Introduced in Windows 8 / Server 2012, RIO is Microsoft's attempt at a
higher-performance network I/O path. It pre-registers buffers and uses
submission/completion queues — conceptually similar to io_uring but limited
to network sockets only. RIO never gained wide adoption and is rarely used
outside of specialized financial trading applications.
This is where io_uring wins decisively. IOCP requires one system call per I/O
operation issued and one per completion dequeued. io_uring can submit and reap
thousands of operations with zero system calls using shared-memory polling mode,
or at most one io_uring_enter() call for a full batch. On workloads with
millions of small I/O operations per second, this difference alone can mean
30-50% higher throughput.
io_uring supports virtually every I/O operation the kernel offers: read, write,
fsync, poll, accept, connect, send, recv, openat, close, statx, rename, unlink,
mkdir, and many more. It has effectively become a general-purpose async syscall
interface.
IOCP is primarily designed for file and socket I/O. RIO is sockets only.
Windows has no equivalent of io_uring's ability to perform arbitrary filesystem
operations asynchronously through a unified interface.
io_uring allows pre-registering fixed buffers that the kernel maps once. Provided
buffer groups allow the kernel to pick buffers on behalf of the application,
eliminating a round-trip for receive operations.
IOCP requires pinning pages for each overlapped operation. RIO pre-registers
buffers but only for network I/O. There is no equivalent of io_uring's provided
buffer groups for file I/O on Windows.
io_uring's SQPOLL mode spawns a kernel thread that continuously polls the
submission queue, meaning the application never enters the kernel at all in
steady state. Combined with NVMe polled mode, this achieves latencies close
to SPDK-style kernel bypass without giving up the safety of kernel-mediated I/O.
Windows has no equivalent. The closest is a user-mode driver framework (UMDF)
or a custom kernel driver, both of which are far more complex to develop and
deploy.
io_uring supports operation chaining: read a file, then write to a socket,
then fsync — all submitted as a single linked chain. The kernel executes them
in order without returning to user space between steps.

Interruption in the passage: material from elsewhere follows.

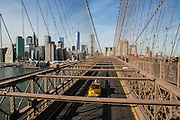 A yellow cab crosses Brooklyn Bridge in New York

IOCP has no equivalent. Each dependent operation must be submitted from user
space after the previous one completes, adding a round-trip per link in the chain.
IOCP has 30 years of production use. It is well-understood, well-documented,
and deeply integrated into the Windows ecosystem (.NET, Win32, Winsock). Virtually
every Windows server application uses it. The debugging and profiling tooling
(ETW, xperf, WPA) is mature.
io_uring is younger (2019) and has gone through several security hardening
iterations. Early kernel versions had io_uring-related CVEs, and some
distributions (notably Google's production kernels and earlier versions of
Docker's seccomp profiles) disabled it entirely for a period. The API has
stabilized considerably since Linux 5.15+, and major projects (PostgreSQL,
RocksDB, NGINX, Tokio, liburing) now use it in production.
- Dramatically lower per-operation overhead due to shared-memory ring buffers
and batched submission.
- Unified interface for all I/O types — file, network, filesystem metadata — rather
than separate mechanisms for each.
- Kernel-side polling eliminates syscall overhead entirely for latency-sensitive workloads.
- Operation chaining reduces round-trips for multi-step I/O sequences.
- Provided buffer groups let the kernel manage receive buffers, simplifying
application code and reducing memory waste.
- Rapid evolution — new operations and optimizations are added in every kernel release.
- Open source — anyone can read, audit, and contribute to the implementation.
- Decades of stability — IOCP's API has been frozen for 30 years. No surprise
breaking changes.
- Thread-pool integration — IOCP's built-in concurrency throttling makes it
harder to write a server that melts under load.
- Superior documentation and tooling — Microsoft's IOCP documentation, ETW
tracing, and WPA analysis are polished.
- No security teething pains — IOCP's attack surface has been hardened over
three decades, while io_uring is still accumulating CVE fixes.
- RIO for niche use — for pure network workloads, RIO offers some of io_uring's
benefits without the complexity.
- Broader language support — C#/.NET async I/O is built directly on IOCP,
making high-performance I/O accessible without manual ring buffer management.
- Complexity — the API is powerful but large. Correct use requires understanding
ring buffer semantics, memory ordering, and submission queue entry (SQE) flags.
Libraries like liburing help, but the abstraction is inherently more complex
than "call ReadFile with OVERLAPPED."
- Security track record — io_uring has been a recurring source of privilege
escalation vulnerabilities. The large kernel attack surface is an ongoing concern.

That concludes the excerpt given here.